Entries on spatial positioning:
--------------------------------------------------

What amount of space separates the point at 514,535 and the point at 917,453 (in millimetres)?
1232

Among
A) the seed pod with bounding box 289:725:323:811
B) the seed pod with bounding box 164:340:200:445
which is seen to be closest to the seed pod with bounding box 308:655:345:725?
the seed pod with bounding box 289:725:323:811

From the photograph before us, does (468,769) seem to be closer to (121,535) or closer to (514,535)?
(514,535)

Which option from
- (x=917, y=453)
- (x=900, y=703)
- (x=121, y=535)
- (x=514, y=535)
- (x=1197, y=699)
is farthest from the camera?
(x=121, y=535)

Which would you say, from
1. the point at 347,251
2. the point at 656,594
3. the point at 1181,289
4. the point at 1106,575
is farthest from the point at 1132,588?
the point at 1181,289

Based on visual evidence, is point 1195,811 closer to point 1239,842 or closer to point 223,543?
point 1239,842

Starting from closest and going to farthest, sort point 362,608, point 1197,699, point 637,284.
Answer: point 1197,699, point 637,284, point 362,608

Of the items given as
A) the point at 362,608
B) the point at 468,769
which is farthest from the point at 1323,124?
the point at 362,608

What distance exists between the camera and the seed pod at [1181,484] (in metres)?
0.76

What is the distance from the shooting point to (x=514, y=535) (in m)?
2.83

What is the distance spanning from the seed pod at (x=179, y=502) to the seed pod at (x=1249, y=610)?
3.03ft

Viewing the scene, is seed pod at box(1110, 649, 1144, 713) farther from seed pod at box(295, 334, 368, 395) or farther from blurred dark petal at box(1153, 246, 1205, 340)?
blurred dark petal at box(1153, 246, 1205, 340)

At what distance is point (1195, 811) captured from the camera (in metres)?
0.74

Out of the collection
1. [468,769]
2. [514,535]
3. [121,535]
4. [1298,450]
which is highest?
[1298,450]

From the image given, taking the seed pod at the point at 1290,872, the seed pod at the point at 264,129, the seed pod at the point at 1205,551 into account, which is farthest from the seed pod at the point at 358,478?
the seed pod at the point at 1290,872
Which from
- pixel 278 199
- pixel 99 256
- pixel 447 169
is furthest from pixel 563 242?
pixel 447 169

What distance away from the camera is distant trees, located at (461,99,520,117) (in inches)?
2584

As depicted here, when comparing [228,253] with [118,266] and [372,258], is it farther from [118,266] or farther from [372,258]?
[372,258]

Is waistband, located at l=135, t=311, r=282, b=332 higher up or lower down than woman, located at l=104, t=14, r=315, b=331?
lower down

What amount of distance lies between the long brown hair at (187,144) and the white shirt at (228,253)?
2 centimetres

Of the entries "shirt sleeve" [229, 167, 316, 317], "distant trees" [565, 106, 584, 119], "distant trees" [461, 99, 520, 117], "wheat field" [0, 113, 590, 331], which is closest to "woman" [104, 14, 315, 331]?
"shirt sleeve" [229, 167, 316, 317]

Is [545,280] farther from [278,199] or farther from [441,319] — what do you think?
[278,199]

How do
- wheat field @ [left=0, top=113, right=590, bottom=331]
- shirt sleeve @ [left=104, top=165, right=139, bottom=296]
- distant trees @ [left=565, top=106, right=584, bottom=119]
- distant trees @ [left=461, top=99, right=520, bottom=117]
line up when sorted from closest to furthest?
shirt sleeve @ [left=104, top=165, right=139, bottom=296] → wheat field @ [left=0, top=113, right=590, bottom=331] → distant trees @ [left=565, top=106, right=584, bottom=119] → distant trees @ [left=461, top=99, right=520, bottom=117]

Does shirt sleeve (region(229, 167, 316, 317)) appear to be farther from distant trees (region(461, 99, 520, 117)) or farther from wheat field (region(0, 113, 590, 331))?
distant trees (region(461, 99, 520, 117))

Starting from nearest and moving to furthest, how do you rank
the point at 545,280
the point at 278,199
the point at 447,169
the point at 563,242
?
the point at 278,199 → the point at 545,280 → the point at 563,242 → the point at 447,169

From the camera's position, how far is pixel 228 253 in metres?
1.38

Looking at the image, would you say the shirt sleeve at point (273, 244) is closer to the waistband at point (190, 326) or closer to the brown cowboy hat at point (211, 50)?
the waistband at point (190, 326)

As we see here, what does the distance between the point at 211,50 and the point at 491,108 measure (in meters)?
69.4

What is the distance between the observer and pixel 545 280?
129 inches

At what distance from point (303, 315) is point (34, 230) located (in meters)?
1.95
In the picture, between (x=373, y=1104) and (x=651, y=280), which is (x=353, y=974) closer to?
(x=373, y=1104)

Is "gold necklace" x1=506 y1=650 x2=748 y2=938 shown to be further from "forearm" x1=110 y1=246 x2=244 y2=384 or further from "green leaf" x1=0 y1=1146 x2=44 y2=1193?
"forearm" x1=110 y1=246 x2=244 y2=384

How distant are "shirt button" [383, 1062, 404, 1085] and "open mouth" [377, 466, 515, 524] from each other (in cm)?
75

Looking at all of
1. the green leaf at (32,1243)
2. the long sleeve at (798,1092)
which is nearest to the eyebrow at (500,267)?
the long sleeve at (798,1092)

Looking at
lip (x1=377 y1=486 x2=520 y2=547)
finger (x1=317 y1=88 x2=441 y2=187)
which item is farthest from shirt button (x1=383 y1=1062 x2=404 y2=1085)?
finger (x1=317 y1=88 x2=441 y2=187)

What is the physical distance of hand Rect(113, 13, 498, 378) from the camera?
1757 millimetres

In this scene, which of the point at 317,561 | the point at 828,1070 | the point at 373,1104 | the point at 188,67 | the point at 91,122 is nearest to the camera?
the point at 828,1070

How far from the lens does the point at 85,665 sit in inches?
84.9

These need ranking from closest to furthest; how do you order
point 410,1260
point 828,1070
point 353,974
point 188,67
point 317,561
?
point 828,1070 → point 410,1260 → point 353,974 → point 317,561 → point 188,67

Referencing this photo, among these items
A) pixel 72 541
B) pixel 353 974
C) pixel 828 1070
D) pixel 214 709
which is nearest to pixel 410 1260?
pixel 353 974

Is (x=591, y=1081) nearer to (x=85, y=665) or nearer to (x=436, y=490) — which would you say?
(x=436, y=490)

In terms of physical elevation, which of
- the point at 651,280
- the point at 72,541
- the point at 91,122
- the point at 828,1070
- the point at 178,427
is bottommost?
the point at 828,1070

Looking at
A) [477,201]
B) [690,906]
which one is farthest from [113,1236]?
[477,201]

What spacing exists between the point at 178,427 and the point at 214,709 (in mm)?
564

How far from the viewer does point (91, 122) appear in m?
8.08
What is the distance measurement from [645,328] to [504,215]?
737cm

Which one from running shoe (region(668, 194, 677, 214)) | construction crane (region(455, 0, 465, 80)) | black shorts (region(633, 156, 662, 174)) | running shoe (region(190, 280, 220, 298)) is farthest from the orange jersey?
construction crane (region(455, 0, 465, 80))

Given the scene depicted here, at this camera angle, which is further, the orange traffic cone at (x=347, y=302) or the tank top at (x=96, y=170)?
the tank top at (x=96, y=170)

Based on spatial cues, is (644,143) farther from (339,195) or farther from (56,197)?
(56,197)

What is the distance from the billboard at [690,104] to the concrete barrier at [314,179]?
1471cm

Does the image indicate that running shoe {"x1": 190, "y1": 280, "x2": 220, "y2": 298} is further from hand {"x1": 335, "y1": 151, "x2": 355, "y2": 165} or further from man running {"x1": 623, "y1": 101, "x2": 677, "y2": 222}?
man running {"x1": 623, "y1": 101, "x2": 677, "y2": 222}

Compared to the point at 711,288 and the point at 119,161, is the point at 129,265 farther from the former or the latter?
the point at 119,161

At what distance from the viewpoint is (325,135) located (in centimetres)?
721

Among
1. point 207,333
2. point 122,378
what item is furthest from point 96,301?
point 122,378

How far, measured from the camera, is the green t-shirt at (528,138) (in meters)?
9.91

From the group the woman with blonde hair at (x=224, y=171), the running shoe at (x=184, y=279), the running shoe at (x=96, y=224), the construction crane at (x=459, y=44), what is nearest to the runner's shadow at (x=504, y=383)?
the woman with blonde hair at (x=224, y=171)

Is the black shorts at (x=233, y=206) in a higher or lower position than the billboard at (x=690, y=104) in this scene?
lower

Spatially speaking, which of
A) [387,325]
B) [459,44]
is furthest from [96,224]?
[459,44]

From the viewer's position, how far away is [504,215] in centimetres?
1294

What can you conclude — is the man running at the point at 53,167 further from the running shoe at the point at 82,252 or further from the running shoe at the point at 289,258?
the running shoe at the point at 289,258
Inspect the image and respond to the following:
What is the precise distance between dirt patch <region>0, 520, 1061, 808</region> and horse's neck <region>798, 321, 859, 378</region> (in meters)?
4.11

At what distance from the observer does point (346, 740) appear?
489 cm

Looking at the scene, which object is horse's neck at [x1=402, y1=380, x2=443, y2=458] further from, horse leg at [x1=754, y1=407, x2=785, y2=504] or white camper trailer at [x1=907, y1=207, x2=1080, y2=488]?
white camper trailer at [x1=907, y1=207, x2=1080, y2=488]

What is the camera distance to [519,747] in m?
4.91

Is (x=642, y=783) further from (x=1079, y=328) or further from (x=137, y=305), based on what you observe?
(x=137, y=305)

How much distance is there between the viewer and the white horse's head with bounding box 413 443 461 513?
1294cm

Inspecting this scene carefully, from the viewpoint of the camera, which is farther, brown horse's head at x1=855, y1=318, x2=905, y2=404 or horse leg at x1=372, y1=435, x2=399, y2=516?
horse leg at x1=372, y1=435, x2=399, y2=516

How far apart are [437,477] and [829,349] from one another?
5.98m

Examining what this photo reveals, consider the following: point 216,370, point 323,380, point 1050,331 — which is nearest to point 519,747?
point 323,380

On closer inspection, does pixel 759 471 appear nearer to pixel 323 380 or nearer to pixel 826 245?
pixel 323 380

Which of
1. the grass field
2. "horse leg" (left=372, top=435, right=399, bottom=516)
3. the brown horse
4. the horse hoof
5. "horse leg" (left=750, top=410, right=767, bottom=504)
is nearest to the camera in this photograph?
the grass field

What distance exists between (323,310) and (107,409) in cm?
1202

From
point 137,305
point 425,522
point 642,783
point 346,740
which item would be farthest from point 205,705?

--------------------------------------------------

__YOUR GOAL__:
Write out the lines of the records verbatim, starting at the line containing "On closer inspection, does" and continuing through the end of the records.

__RESULT__:
On closer inspection, does pixel 759 471 appear nearer to pixel 323 380 or nearer to pixel 826 245?
pixel 323 380

Which of
1. the grass field
2. "horse leg" (left=372, top=435, right=399, bottom=516)
3. the brown horse
4. the horse hoof
5. "horse leg" (left=750, top=410, right=767, bottom=504)
is nearest to the camera in this photograph?
the grass field

What distance exists between (323,310) and (107,409) in cm?
1202

From
point 137,305
point 425,522
point 642,783
point 346,740
which item would be farthest from point 205,705?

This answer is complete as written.